Posted by: Sudha Shenoy at June 23, 2006 05:21 AM

Populated economies have got more potential productive manpower; hence they can work for a prosperous future. China is an example. Why are some western economies paying incentives to the masses in order to see a population growth?

Each human being is promised sustenance by the Creator. We only need to strive for it. None of anyone’s share can be snatched away by anyone else. Criminal gains (at whatever scale) are only illusions. The criminals get according to their destiny; only choosing the wrong medium/means. If they had chosen the right path same wealth was supposed to be their only through the right means.
Man should only work to make life easy on this planet for all. Sacrifices do not mean loosing. Sacrifices create a better world.

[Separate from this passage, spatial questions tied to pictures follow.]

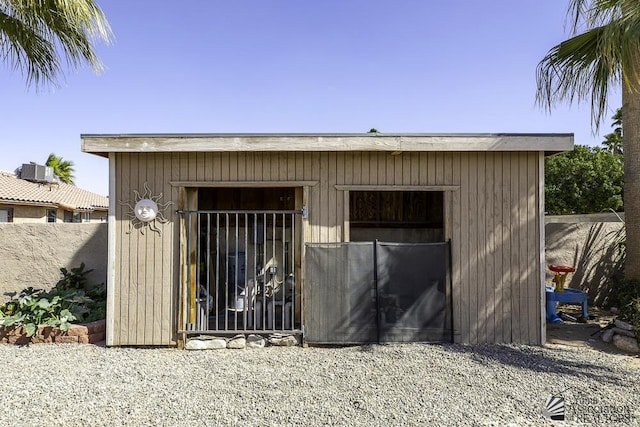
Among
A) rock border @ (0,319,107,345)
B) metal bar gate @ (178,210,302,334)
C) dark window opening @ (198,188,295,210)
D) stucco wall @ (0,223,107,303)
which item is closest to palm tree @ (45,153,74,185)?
stucco wall @ (0,223,107,303)

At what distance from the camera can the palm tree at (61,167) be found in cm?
1888

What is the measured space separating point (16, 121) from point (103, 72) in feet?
16.3

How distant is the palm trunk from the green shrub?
727 cm

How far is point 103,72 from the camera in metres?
4.93

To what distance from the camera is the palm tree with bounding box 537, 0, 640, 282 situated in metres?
4.60

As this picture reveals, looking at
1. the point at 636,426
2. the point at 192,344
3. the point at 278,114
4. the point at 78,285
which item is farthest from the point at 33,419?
the point at 278,114

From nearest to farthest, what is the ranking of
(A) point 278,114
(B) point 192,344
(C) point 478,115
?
(B) point 192,344
(C) point 478,115
(A) point 278,114

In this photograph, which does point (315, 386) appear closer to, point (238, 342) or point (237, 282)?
point (238, 342)

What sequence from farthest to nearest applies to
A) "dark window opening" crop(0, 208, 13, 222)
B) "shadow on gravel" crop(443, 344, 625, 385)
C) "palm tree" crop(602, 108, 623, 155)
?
"palm tree" crop(602, 108, 623, 155)
"dark window opening" crop(0, 208, 13, 222)
"shadow on gravel" crop(443, 344, 625, 385)

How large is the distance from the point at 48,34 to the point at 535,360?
6.89 metres

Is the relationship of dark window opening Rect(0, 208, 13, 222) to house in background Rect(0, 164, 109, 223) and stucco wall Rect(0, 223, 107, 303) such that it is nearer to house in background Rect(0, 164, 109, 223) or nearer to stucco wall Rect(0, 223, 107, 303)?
house in background Rect(0, 164, 109, 223)

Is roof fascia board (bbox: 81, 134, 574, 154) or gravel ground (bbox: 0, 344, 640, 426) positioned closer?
gravel ground (bbox: 0, 344, 640, 426)

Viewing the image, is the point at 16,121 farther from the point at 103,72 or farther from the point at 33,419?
the point at 33,419

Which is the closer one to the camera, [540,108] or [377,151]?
[377,151]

We need not stop the population growth but we should spend resources spent on such causes on creating awareness of the reality that everyone will get only their destiny not a penny more, not a penny less.

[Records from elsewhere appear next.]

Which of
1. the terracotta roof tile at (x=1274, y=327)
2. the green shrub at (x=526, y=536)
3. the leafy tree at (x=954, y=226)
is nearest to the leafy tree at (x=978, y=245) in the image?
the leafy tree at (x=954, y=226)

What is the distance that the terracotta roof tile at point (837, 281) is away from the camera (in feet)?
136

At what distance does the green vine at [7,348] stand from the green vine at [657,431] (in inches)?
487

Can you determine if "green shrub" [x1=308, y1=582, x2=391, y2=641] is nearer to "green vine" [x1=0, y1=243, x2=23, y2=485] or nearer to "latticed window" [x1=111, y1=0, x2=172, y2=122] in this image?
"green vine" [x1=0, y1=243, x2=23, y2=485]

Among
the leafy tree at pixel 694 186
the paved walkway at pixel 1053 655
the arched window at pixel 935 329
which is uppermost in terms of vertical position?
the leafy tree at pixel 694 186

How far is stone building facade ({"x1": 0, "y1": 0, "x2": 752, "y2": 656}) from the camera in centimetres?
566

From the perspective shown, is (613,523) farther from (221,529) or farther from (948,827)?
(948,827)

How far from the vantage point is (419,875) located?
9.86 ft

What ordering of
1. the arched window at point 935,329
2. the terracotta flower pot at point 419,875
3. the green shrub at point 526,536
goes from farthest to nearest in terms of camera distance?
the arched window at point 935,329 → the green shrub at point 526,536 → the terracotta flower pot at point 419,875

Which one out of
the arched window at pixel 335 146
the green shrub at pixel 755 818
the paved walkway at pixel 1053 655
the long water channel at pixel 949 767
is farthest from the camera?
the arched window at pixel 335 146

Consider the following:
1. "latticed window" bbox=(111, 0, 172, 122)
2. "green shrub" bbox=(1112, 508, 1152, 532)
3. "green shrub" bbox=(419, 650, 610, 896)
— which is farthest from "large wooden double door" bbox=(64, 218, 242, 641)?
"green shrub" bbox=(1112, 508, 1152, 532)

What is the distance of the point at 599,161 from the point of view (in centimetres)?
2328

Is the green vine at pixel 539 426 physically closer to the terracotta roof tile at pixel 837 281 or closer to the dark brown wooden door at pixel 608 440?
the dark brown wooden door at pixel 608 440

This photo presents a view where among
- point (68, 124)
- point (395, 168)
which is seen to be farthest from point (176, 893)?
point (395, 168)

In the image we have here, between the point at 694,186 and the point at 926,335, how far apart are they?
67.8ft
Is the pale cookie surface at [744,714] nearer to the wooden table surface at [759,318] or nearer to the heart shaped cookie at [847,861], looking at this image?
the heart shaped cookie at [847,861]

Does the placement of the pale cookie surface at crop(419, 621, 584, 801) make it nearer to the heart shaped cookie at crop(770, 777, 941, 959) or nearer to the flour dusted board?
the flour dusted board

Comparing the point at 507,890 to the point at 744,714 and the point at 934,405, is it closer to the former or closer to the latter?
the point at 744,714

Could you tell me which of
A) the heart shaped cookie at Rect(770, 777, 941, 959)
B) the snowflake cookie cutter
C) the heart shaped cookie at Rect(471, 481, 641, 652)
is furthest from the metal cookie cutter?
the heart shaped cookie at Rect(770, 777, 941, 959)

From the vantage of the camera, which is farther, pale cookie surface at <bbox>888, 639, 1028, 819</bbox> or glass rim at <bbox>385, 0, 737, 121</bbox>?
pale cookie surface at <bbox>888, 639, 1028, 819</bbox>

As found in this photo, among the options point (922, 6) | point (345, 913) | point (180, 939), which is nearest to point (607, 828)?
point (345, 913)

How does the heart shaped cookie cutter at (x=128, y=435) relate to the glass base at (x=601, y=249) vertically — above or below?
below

Posted by: Bilal Mian at June 27, 2006 10:31 AM

If I may answer Bilal Main :–

Populated economies have got more potential productive manpower

That sounds like an economist talking. Population growth cannot bring more rain on the earth, or put more fish in the sea.

Each human being is promised sustenance by the Creator.

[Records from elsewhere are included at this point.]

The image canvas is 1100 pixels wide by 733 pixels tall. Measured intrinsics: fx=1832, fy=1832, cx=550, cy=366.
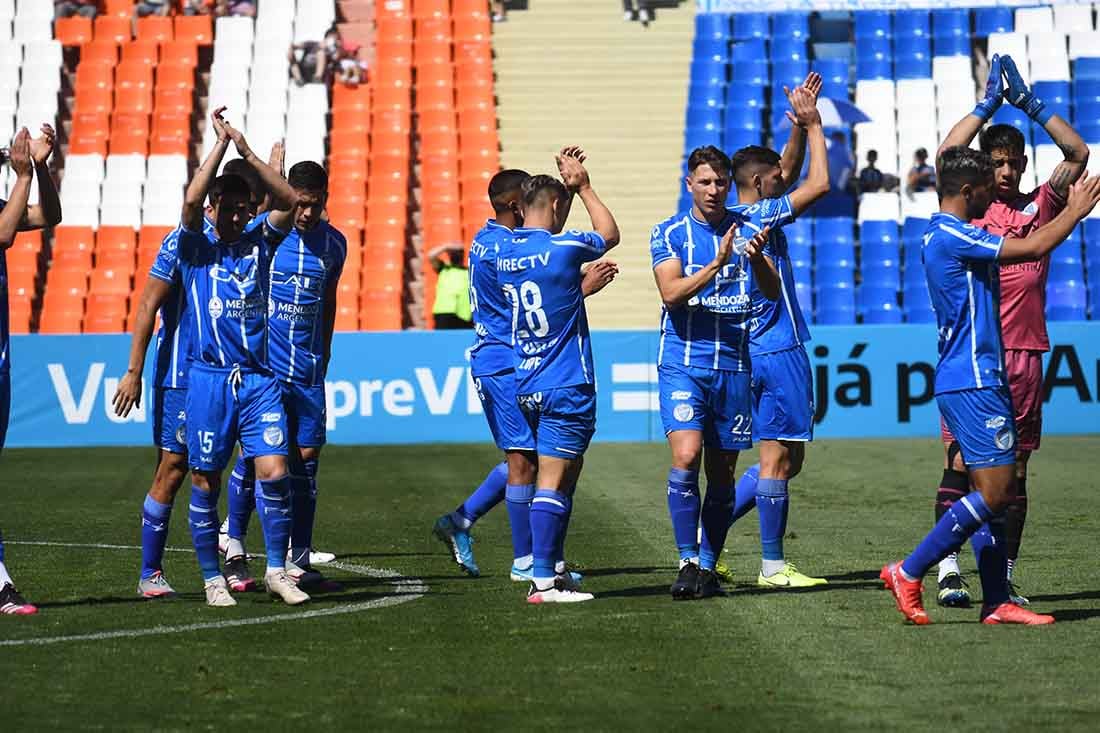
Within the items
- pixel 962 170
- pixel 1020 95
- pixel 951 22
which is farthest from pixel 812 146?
pixel 951 22

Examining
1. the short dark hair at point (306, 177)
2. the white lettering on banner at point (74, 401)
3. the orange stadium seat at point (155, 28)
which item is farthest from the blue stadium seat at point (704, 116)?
the short dark hair at point (306, 177)

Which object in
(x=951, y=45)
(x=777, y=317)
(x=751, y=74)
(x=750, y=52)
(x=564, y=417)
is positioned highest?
(x=951, y=45)

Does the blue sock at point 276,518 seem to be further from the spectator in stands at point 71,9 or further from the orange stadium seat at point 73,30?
the spectator in stands at point 71,9

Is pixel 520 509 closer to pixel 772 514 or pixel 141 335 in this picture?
pixel 772 514

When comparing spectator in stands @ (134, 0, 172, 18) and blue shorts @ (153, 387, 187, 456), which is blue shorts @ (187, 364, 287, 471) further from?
spectator in stands @ (134, 0, 172, 18)

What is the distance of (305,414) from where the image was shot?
9.59m

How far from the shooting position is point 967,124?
848cm

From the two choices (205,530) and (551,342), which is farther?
(205,530)

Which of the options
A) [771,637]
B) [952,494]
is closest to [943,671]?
[771,637]

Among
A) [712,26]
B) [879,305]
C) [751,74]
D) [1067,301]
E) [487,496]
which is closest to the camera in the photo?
[487,496]

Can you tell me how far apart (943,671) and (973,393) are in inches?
56.6

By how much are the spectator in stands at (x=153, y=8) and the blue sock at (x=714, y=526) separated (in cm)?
2209

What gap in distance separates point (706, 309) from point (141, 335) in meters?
2.74

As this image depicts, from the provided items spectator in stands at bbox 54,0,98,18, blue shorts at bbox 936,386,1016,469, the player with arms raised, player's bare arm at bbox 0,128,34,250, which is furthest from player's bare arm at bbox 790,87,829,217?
spectator in stands at bbox 54,0,98,18
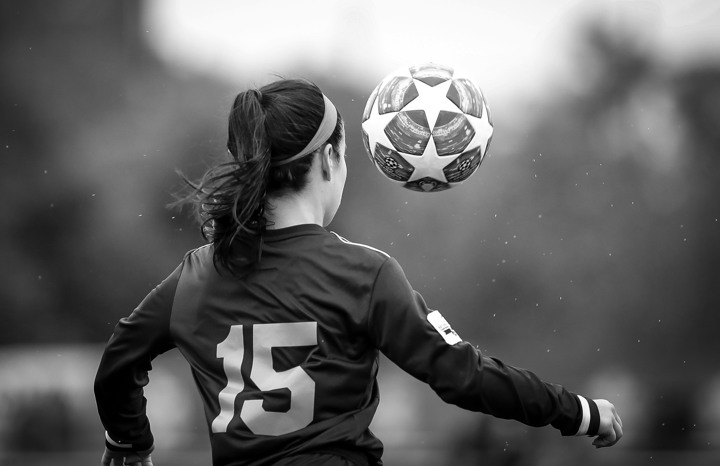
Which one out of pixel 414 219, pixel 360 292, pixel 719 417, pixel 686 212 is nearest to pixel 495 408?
pixel 360 292

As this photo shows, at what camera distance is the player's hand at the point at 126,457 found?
223 cm

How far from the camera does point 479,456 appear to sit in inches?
333

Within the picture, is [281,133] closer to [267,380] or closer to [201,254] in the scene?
[201,254]

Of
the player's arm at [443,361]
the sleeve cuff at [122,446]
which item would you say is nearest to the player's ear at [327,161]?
the player's arm at [443,361]

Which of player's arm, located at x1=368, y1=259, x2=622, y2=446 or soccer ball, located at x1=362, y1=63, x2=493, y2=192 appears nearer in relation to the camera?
player's arm, located at x1=368, y1=259, x2=622, y2=446

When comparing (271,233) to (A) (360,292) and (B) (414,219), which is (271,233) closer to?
(A) (360,292)

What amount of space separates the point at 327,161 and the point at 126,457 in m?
0.91

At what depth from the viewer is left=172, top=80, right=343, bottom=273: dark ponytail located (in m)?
1.82

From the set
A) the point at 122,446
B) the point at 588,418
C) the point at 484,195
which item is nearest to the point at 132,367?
the point at 122,446

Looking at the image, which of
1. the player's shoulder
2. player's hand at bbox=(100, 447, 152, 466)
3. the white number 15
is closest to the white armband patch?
the white number 15

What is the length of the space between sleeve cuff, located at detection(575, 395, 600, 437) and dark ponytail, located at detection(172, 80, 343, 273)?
2.47 feet

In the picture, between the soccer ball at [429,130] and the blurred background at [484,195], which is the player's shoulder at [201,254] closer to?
the soccer ball at [429,130]

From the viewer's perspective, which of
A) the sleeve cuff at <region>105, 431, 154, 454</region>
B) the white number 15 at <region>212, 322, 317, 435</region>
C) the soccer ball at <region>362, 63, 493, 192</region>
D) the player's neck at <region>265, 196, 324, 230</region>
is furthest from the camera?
the soccer ball at <region>362, 63, 493, 192</region>

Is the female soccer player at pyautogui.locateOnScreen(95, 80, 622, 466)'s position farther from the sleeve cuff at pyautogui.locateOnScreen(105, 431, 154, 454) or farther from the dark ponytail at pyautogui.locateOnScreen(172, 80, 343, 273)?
the sleeve cuff at pyautogui.locateOnScreen(105, 431, 154, 454)
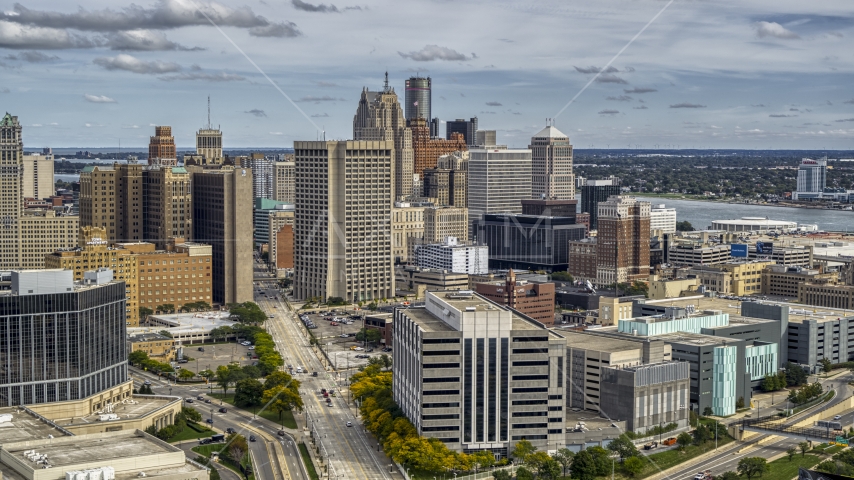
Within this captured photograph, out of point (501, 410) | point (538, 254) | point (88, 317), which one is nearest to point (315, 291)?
point (538, 254)

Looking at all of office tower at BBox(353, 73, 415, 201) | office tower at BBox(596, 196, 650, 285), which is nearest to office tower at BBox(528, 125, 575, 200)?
office tower at BBox(353, 73, 415, 201)

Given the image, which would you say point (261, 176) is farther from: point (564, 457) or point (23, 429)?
point (564, 457)

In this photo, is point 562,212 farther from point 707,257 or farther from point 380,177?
point 380,177

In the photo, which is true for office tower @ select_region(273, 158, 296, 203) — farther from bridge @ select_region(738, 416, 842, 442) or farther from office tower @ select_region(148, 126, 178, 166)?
bridge @ select_region(738, 416, 842, 442)

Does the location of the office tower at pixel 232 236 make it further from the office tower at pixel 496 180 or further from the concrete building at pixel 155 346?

It was in the unfallen world that

God blessed them, and God said unto them, Be fruitful, and multiply, and replenish the earth

and even so, I am not sure that “replenish” means to over-pack it with more people than it can sustain. In the West we have discarded the blessing of fertility in running after the gods of wealth and sex-for-fun. But we are living in a fallen world, where:

Unto the woman he said, I will greatly multiply thy sorrow and thy conception; in sorrow thou shalt bring forth children; and thy desire shall be to thy husband, and he shall rule over thee.

This is a curse in several parts, and in this life we should always seek to mitigate the effects of the curse. It is said (truly or falsely) that in Victorian times there were those who, worse than barbaric in their thought, took “in sorrow thou shalt bring forth children” as ground for opposing the use of anaesthetics in childbirth. To us that kind of thinking is perverse and rebarbative. But note that “thy desire shall be to thy husband, and he shall rule over thee” is also a curse. Much of population growth is simply driven by the desire of, and subjection to the male.

Sacrifices do not mean loosing. Sacrifices create a better world.

Who is supposed to sacrifice what, may I ask?

Posted by: Robert H. Olley at June 28, 2006 07:13 PM

I would argue that many of those listed aren't 3rd world countries.

I'm not worried about that specific demographic's population growth. I myself am worried about the general growth in our population. I'm only 20, and we can very well see the 10 billion mark broken in my lifetime. All organisms have a carrying capacity. Although we can manipulate it, I'm not sure how much longer we can do so.